— BEGIN —
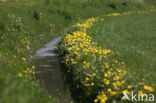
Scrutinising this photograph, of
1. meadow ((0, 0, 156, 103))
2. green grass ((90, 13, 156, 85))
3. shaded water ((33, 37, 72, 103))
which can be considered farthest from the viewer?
green grass ((90, 13, 156, 85))

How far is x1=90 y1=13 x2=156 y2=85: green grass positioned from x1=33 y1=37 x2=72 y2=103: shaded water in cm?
182

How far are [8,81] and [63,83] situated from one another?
12.6 feet

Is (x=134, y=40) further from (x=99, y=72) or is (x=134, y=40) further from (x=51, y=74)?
(x=99, y=72)

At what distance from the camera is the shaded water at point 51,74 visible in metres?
6.25

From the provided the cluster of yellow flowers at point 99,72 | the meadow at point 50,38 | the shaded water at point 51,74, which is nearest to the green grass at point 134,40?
the meadow at point 50,38

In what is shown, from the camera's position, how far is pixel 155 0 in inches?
1134

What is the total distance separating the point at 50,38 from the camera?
13438mm

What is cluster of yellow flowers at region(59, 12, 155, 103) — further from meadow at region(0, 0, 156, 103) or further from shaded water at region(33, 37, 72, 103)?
shaded water at region(33, 37, 72, 103)

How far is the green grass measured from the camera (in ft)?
23.0

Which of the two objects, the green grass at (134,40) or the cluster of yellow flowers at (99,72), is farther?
the green grass at (134,40)

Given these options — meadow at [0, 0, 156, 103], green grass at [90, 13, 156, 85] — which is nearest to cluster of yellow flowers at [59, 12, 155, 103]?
meadow at [0, 0, 156, 103]

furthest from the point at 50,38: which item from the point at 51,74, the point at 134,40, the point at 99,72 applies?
the point at 99,72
— END —
JOB: Rewrite everything from the line containing "Is (x=134, y=40) further from (x=99, y=72)" down to the end of the records as a two-column CSV with the headers text and answer. Give one row per record, and put each field in quotes with any line breaks replaced by spaces.

RESPONSE:
text,answer
"Is (x=134, y=40) further from (x=99, y=72) or is (x=134, y=40) further from (x=51, y=74)?","(x=99, y=72)"
"At what distance from the camera is the shaded water at point 51,74 visible in metres?","6.25"
"From the provided the cluster of yellow flowers at point 99,72 | the meadow at point 50,38 | the shaded water at point 51,74, which is nearest to the green grass at point 134,40?","the meadow at point 50,38"
"In what is shown, from the camera's position, how far is pixel 155 0 in inches?","1134"
"What is the total distance separating the point at 50,38 from the camera?","13438mm"
"What is cluster of yellow flowers at region(59, 12, 155, 103) — further from meadow at region(0, 0, 156, 103) or further from shaded water at region(33, 37, 72, 103)?","shaded water at region(33, 37, 72, 103)"
"How far is the green grass measured from the camera (in ft)?","23.0"
"Which of the two objects, the green grass at (134,40) or the cluster of yellow flowers at (99,72), is farther?","the green grass at (134,40)"
"Given these options — meadow at [0, 0, 156, 103], green grass at [90, 13, 156, 85] — which is nearest to cluster of yellow flowers at [59, 12, 155, 103]?","meadow at [0, 0, 156, 103]"
"furthest from the point at 50,38: which item from the point at 51,74, the point at 134,40, the point at 99,72 applies?","the point at 99,72"